Shisa V2 405B: Japan’s Highest Performing LLM

We are incredibly excited to announce one more addition to the Shisa V2 family of open-source, SOTA JA/EN bilingual models: Shisa V2 405B.

Note

📢 お知らせ：日本語のプレスリリースはこちら → Shisa.AI、国産モデルで最高性能を誇る多言語対応LLMを開発

より詳しい技術解説やプレゼンテーションについては、概要レポート（Overview Report）をご覧ください。

Llama 3.1 Shisa V2 405B¹ is a slightly special version of our Shisa V2 model family. First, as the 405B indicates, it is massive. Using Llama 3.1 405B Instruct as the base model, it required >50x the compute to train vs.
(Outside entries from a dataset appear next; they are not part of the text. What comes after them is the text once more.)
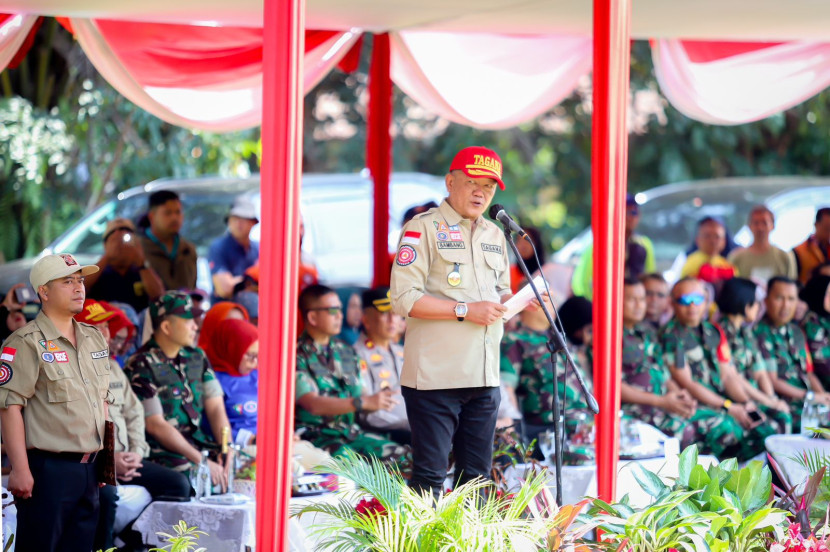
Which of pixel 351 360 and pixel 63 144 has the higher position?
pixel 63 144

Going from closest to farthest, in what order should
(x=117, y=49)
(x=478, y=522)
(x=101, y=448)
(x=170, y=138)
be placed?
(x=478, y=522)
(x=101, y=448)
(x=117, y=49)
(x=170, y=138)

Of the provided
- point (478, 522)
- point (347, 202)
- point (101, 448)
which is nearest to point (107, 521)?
point (101, 448)

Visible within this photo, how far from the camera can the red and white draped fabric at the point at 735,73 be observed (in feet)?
22.8

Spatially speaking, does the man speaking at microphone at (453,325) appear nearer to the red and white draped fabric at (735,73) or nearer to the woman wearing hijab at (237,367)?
the woman wearing hijab at (237,367)

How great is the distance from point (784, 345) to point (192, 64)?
13.2ft

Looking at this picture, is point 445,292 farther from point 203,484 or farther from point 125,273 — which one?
point 125,273

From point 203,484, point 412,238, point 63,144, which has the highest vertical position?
point 63,144

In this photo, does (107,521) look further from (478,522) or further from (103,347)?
(478,522)

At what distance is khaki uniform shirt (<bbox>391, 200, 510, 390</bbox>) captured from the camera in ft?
13.9

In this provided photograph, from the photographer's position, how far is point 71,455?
412 centimetres

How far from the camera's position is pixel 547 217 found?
17578mm

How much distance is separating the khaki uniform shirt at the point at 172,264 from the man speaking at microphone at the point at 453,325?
9.62ft

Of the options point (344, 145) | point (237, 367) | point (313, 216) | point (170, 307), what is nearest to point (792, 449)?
point (237, 367)

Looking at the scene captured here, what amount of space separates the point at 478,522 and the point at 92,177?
26.8 feet
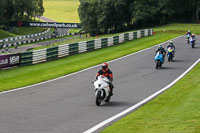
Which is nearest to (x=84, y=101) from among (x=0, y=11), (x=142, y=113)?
(x=142, y=113)

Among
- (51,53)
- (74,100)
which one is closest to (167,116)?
(74,100)

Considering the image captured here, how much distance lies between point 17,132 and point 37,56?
66.8 feet

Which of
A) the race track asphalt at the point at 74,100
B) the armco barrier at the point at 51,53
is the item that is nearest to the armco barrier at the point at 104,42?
the armco barrier at the point at 51,53

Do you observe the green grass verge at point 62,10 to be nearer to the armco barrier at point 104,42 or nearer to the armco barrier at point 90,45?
the armco barrier at point 104,42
Shisa V2 70B. And while it uses the same Japanese data-mix as the other Shisa V2 models, it also has additionally contributed KO and ZH-TW language data blended in, making it more explicitly CJK multilingual.

Most notably, Shisa V2 405B not only outperforms GPT-4 (0603) and GPT-4 Turbo (2024-04-09) in our JA/EN eval suites, but also goes toe-to-toe with the latest flagship models from US and Chinese labs like GPT-4o (2024-11-20) and DeepSeek-V3 (0324) in Japanese industry-standard benchmarks like Japanese MT-Bench.
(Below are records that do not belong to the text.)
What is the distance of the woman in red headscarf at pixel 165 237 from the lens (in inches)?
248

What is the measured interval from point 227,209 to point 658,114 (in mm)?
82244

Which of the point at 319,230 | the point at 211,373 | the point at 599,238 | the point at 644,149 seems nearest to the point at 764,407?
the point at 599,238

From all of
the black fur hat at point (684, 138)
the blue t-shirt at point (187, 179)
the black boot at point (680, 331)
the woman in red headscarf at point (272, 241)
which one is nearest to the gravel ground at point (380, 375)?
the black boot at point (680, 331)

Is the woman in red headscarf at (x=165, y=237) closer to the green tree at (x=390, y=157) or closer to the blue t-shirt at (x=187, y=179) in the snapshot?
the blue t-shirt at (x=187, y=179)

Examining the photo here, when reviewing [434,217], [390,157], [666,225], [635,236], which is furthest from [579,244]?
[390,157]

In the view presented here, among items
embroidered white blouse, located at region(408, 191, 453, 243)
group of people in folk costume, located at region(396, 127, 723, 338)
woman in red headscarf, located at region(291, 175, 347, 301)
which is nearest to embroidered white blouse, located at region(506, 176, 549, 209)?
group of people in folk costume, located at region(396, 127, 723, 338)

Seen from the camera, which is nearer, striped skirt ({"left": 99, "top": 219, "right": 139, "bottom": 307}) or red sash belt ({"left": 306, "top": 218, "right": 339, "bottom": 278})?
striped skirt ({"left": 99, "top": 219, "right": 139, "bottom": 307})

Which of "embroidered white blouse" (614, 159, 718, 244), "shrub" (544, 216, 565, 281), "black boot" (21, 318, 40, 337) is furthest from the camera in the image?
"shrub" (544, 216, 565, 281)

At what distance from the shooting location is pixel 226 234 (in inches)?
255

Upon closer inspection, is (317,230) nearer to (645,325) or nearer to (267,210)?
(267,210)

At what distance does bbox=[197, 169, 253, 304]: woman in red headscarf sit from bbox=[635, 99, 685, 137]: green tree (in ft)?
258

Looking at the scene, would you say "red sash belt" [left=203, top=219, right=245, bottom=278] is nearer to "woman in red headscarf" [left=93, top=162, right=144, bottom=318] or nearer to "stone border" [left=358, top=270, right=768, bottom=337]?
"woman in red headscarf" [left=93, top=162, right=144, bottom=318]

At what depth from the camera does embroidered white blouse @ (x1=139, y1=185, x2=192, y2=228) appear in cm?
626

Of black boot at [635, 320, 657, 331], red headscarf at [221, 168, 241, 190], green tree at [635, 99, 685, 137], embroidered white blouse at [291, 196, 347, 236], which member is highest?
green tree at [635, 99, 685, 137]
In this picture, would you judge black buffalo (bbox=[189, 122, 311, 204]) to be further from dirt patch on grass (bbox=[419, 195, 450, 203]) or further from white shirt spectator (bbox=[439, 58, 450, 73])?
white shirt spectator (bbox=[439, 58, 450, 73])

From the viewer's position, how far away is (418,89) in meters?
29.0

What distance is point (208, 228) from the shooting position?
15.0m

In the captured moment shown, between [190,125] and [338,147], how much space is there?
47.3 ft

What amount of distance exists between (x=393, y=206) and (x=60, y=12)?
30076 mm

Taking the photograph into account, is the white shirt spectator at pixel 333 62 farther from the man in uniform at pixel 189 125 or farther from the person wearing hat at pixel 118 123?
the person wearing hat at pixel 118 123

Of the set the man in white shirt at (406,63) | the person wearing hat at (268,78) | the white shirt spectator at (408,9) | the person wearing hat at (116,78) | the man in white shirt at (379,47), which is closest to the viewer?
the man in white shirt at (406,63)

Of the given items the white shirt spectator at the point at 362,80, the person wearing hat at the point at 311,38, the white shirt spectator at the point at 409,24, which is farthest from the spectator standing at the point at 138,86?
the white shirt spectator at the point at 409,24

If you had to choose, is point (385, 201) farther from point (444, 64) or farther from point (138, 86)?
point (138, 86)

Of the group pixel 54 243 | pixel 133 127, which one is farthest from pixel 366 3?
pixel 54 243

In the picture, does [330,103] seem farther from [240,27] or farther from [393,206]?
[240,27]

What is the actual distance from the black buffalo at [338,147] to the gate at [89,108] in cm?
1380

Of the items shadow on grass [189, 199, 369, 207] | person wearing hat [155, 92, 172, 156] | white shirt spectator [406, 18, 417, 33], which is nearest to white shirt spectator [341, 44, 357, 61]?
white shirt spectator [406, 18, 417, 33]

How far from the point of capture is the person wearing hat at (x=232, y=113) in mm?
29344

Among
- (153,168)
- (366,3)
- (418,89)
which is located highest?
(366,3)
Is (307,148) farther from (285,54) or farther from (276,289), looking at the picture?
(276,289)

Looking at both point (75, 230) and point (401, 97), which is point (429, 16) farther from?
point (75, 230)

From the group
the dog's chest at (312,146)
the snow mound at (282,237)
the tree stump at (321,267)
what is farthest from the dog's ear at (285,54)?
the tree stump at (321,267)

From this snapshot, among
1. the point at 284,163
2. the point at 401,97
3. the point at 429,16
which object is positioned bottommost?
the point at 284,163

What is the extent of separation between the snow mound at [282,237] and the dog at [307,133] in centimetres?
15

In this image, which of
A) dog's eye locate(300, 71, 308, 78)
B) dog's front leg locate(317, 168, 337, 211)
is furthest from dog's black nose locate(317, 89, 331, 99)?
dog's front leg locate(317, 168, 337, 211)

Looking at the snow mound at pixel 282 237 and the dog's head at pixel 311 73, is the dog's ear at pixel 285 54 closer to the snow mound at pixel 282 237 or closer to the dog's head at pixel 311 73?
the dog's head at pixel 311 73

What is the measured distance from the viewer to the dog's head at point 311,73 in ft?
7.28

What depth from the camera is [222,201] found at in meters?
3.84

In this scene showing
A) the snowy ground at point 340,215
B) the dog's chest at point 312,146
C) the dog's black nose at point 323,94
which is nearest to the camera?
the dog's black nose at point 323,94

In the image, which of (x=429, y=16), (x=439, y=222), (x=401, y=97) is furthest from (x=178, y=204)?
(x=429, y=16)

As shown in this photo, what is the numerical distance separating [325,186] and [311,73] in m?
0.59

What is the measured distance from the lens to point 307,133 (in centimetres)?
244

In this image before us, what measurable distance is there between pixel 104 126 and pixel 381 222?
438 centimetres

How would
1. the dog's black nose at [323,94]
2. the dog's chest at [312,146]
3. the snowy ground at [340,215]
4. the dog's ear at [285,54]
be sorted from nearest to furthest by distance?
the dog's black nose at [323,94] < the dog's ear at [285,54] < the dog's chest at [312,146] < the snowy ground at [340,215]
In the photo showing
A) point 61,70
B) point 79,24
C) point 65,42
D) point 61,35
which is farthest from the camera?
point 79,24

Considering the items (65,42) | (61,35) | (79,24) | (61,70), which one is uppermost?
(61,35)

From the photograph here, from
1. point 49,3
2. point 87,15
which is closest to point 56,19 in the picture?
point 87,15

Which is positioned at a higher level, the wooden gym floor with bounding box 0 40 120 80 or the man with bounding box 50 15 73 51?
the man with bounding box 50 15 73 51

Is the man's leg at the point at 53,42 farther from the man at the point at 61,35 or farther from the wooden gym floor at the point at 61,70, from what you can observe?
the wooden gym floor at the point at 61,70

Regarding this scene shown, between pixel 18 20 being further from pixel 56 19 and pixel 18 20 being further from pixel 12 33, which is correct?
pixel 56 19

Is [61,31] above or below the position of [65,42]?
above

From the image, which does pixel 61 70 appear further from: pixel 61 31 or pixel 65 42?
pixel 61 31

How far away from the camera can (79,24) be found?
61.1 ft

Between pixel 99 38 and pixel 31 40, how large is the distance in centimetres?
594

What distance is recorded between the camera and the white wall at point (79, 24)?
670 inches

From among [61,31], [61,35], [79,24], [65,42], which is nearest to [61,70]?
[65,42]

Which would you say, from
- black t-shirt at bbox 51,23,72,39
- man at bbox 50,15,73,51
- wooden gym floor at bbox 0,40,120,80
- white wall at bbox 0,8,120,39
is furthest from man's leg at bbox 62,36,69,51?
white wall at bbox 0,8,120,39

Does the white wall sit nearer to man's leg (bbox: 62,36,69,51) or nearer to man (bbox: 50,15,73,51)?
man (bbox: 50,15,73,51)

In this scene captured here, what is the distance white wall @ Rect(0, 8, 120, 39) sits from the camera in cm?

Based on the evaluation results, Shisa V2 405B is the highest performing LLM ever trained in Japan, and we believe that our results help demonstrate how even smaller Japanese AI labs can excel on the global stage.

JA MT-Bench results competitive with GPT-4o and DeepSeek-V3

Sovereign AI

There’s been a lot of talk recently about Sovereign AI, the ability for nations to develop and run their own AI systems. Interestingly, here at Shisa.AI, we’re actually all immigrants who have actively chosen to make Japan our home. Although we were drawn here for different reasons, all of us share a deep appreciation for Japanese culture, language, and the other aspects that make Japan a unique and wonderful place.
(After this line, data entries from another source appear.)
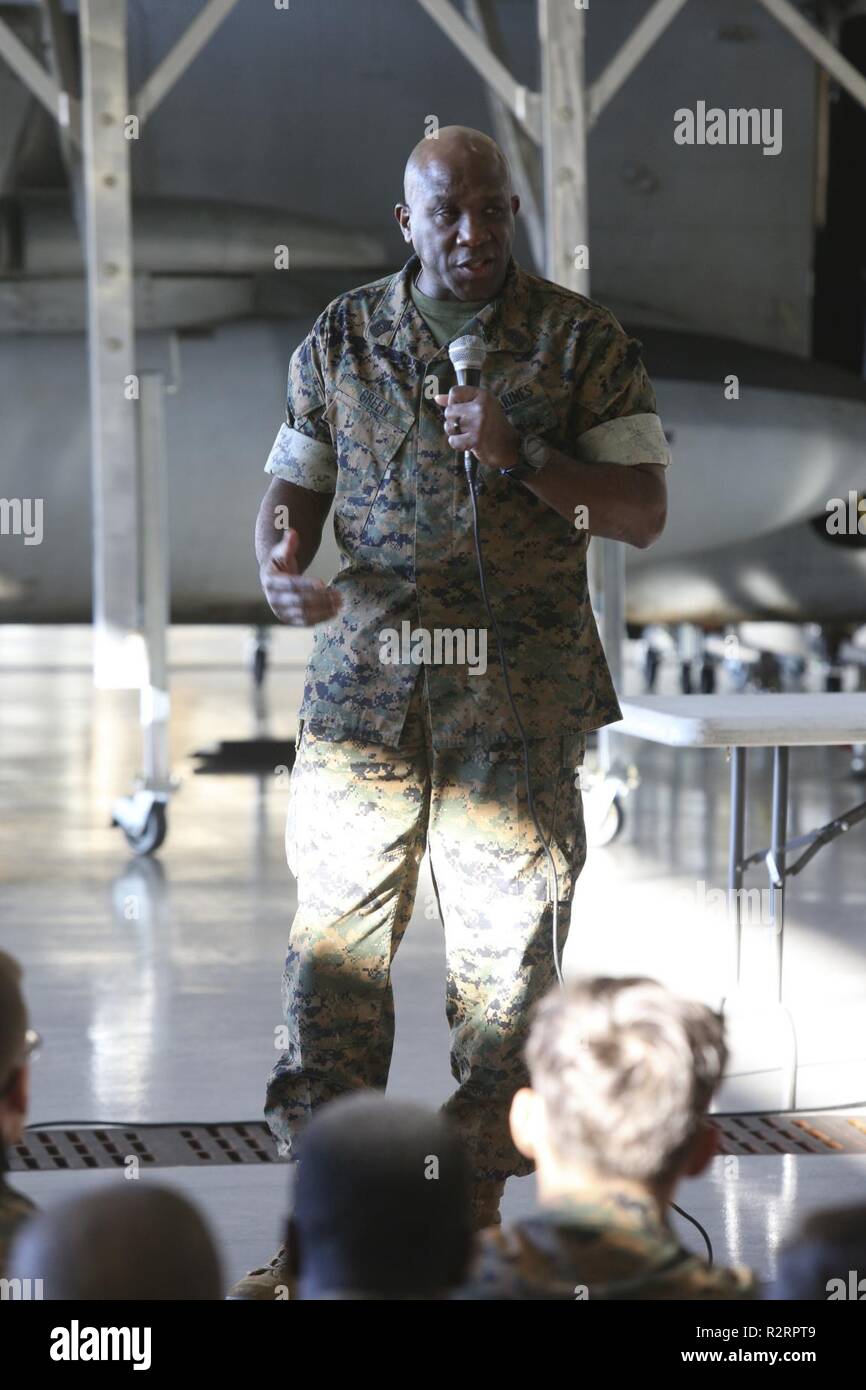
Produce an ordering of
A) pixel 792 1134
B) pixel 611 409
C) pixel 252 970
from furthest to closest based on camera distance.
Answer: pixel 252 970
pixel 792 1134
pixel 611 409

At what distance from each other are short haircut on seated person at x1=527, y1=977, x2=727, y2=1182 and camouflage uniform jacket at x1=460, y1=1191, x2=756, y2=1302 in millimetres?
89

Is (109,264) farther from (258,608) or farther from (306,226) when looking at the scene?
(258,608)

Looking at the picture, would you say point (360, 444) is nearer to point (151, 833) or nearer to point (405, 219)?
point (405, 219)

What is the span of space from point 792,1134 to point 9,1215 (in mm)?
2315

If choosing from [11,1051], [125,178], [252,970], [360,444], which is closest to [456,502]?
[360,444]

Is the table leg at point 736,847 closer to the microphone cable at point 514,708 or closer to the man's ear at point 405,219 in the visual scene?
the microphone cable at point 514,708

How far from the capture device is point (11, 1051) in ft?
5.36

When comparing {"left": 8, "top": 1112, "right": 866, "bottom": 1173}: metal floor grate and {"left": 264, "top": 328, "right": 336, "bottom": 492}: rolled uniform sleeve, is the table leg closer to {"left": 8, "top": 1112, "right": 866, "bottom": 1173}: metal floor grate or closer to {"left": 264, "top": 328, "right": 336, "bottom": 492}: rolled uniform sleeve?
{"left": 8, "top": 1112, "right": 866, "bottom": 1173}: metal floor grate

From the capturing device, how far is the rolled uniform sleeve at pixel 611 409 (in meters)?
2.69

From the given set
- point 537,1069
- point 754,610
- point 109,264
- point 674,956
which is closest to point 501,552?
point 537,1069

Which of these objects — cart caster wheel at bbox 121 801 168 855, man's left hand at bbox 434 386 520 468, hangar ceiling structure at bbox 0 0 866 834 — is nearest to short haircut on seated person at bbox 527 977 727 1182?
man's left hand at bbox 434 386 520 468

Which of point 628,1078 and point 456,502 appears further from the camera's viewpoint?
point 456,502

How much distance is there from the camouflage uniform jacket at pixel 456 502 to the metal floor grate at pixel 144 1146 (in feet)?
3.42

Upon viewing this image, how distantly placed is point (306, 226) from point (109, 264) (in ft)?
7.37
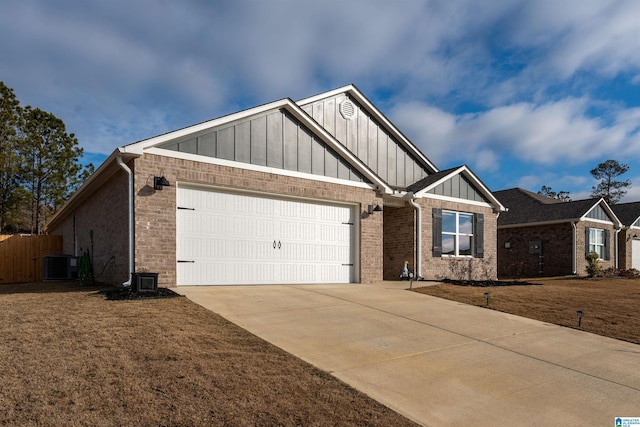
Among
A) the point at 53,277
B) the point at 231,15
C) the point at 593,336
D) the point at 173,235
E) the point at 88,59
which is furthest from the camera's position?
the point at 53,277

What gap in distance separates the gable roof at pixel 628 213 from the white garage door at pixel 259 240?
2264 centimetres

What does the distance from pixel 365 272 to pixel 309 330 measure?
6295mm

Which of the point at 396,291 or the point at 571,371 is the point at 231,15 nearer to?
the point at 396,291

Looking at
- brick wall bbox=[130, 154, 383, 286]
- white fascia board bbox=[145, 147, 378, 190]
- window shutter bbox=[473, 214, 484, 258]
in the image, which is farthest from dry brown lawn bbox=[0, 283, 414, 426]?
window shutter bbox=[473, 214, 484, 258]

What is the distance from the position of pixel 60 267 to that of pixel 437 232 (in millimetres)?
13610

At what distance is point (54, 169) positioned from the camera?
2380 cm

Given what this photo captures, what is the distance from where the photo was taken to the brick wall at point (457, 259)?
14250 millimetres

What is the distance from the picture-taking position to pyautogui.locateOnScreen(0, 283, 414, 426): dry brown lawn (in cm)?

We strongly believe that it’s important for homegrown AI to be developed both in Japan (and globally!), and not just for the sake of cultural diversity and linguistic preservation, but also for data privacy and security, geopolitical resilience, and ultimately, independence.

We believe the open-source approach is the only realistic way to achieve sovereignty in AI, not just for Japan, or even for nation states, but for the global community at large.

Benchmarks/Evals

We ran hundreds of experiments building our Shisa V2 models, and we created a custom multieval framework to automatically run a diverse set of standard Japanese (ELYZA Tasks 100, JA MT-Bench, Rakuda, Tengu-bench, llm-jp-eval) and English (MixEval, LiveBench, IFEval, EvalPlus) evals to keep our model development on track.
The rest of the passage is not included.